Independentemente de quem foi o responsável, a pressão política estourou no colo de Israel e dos EUA, que viu um atônito Joe Biden ser esnobado por um ditador (o egípcio Abdel Fattah al-Sisi), um monarca (Abdullah II, da Jordânia) e um espectro (o presidente da Autoridade Nacional Palestina, Mahmoud Abbas).

Como admitiram candidamente os jordanianos, que seriam os anfitriões do encontro, não havia mais nada a conversar, dado que nenhuma evidência apresentada por Israel de que não foi autor do ataque seria aceita na "rua".

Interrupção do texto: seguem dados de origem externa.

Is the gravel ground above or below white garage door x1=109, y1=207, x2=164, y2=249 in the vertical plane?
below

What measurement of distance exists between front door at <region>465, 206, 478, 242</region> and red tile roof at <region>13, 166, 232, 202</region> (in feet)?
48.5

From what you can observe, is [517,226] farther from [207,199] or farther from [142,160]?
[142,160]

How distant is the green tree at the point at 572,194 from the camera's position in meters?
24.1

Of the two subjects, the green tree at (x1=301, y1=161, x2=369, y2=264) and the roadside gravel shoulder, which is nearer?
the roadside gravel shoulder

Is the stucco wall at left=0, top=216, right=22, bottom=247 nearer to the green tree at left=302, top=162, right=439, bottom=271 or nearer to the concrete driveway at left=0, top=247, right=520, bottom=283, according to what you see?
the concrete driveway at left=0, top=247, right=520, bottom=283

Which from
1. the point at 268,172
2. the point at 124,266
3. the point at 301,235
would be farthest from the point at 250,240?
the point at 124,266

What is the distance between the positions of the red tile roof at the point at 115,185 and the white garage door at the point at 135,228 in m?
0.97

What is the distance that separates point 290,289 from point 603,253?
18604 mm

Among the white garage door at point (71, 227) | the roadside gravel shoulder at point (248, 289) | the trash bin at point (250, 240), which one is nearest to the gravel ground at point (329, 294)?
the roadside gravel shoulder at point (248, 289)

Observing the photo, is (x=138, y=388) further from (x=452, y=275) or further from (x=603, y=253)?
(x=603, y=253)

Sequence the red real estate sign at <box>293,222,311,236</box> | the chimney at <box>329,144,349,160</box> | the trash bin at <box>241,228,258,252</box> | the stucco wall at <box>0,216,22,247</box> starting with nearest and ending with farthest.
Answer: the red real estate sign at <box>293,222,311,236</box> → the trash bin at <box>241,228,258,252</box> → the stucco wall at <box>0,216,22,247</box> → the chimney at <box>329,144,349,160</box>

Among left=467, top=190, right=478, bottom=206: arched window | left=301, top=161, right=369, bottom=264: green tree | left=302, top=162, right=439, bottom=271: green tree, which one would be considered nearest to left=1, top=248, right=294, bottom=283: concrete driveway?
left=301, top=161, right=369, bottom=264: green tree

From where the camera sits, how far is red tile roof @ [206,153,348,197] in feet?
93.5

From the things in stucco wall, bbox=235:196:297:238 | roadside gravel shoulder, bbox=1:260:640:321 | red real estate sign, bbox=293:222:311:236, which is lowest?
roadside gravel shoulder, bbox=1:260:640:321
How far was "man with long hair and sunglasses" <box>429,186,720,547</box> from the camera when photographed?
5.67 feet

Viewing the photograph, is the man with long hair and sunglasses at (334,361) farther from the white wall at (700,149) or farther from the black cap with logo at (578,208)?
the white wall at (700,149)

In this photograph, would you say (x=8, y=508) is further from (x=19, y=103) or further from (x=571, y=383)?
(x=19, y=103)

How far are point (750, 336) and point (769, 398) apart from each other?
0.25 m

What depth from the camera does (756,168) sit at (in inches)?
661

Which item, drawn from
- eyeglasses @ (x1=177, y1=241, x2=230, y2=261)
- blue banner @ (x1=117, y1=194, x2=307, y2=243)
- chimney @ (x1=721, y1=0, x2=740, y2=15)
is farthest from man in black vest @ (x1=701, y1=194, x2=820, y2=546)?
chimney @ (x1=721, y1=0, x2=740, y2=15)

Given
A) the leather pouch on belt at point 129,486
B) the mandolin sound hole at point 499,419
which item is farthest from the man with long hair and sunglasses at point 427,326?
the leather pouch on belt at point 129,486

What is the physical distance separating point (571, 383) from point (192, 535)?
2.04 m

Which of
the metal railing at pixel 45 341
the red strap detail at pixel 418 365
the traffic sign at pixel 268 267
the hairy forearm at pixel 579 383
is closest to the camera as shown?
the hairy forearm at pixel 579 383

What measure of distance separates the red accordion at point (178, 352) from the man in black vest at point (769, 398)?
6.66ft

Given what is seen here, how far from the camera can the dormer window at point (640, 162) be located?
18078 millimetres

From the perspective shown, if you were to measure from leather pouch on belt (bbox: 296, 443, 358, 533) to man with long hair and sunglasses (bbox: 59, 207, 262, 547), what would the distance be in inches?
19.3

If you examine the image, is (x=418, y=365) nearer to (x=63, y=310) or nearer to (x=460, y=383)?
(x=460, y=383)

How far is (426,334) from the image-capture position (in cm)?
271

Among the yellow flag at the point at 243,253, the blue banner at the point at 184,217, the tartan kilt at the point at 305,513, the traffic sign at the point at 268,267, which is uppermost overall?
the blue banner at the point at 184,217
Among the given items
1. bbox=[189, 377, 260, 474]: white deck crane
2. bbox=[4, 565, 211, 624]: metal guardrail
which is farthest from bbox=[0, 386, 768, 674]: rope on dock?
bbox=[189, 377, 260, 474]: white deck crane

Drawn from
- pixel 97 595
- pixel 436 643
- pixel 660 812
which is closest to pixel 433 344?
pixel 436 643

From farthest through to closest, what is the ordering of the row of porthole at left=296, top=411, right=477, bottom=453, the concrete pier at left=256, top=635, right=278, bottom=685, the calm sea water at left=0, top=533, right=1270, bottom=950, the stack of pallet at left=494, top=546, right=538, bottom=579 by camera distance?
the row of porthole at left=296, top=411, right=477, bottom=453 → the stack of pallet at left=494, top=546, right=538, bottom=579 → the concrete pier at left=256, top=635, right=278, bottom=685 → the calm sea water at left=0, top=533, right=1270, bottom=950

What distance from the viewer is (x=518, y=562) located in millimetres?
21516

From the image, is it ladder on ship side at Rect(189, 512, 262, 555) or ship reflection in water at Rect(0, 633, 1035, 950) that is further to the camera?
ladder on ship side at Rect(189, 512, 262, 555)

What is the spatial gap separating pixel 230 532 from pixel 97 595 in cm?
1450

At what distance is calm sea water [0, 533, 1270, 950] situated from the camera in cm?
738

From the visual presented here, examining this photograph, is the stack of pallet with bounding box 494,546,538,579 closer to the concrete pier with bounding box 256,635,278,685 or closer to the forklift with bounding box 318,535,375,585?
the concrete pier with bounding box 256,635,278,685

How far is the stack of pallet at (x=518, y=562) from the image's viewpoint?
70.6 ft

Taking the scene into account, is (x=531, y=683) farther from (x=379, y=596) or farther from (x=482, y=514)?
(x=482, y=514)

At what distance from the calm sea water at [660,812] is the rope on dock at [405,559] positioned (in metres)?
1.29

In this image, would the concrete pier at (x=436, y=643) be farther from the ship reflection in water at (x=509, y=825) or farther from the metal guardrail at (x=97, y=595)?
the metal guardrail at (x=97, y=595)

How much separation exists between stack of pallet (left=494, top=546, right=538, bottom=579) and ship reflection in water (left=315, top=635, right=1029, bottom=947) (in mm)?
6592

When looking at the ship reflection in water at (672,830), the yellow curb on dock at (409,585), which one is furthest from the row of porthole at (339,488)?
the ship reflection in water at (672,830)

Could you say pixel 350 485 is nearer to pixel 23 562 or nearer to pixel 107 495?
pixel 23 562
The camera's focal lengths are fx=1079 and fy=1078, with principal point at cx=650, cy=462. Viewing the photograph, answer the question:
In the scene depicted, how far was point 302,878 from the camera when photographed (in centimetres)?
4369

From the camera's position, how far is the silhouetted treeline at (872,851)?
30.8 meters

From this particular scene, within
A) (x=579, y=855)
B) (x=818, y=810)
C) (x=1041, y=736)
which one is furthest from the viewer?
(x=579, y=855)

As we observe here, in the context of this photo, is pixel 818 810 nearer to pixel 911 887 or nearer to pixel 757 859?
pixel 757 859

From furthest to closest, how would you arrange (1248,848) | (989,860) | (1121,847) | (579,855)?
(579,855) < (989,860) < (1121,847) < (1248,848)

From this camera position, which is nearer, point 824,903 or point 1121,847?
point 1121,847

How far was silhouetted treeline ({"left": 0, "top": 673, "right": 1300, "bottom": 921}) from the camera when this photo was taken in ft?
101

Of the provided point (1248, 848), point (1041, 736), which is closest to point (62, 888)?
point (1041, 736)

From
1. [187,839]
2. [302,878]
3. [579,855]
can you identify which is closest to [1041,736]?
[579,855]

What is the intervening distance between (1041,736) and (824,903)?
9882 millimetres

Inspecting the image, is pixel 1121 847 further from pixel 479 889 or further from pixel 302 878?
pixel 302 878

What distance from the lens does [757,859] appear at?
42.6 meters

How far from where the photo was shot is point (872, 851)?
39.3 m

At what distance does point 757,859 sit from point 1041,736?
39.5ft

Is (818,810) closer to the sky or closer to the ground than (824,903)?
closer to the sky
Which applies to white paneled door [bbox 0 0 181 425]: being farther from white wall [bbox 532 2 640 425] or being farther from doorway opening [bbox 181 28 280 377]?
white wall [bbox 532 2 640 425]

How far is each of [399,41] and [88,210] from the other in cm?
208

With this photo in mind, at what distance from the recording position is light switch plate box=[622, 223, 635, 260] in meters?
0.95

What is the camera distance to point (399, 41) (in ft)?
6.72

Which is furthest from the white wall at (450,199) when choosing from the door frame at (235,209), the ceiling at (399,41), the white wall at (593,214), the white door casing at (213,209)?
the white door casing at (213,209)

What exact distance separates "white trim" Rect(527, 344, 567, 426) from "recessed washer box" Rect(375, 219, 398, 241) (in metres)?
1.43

O processo explicita a natureza frágil da organização política de uma região que viveu séculos sob domínio de potências conflitantes, de Roma ao acordo de Sykes-Picot, que em 1916 definiu fronteiras regionais dos espólios do Império Otomano a serem retalhados por britânicos e franceses após a Primeira Guerra Mundial (1914-18).

Longe de ser um modelo, a democracia israelense é de fato única na região, com a exceção da crescentemente autocrática Turquia —que, sem ser árabe, tem sua "rua" também. Já outros vizinhos são um misto de ditaduras seculares (Egito, Síria), monarquias absolutistas (os reinos do golfo Pérsico) e Estados mais ou menos falidos (Iraque, Líbano, Iêmen).

Os palestinos sempre estiveram no meio de interesses díspares. A OLP (Organização para a Libertação da Palestina), grupo dominado pela facção Fatah do líder Iasser Arafat (1929-2004), foi criada em 1964 como um instrumento da política pan-arabista do egípcio Gamal Abdel Nasser (1918-1970).

O projeto deu errado após a derrota para Israel nas guerras dos Seis Dias (1967) e do Yom Kippur (1973), que legaram a ocupação de Gaza, da Cisjordânia e das colinas sírias do Golã. A OLP passou ser combatida em locais como Egito e Jordânia, de onde milhares de palestinos foram expulsos no violento Setembro Negro de 1970-71.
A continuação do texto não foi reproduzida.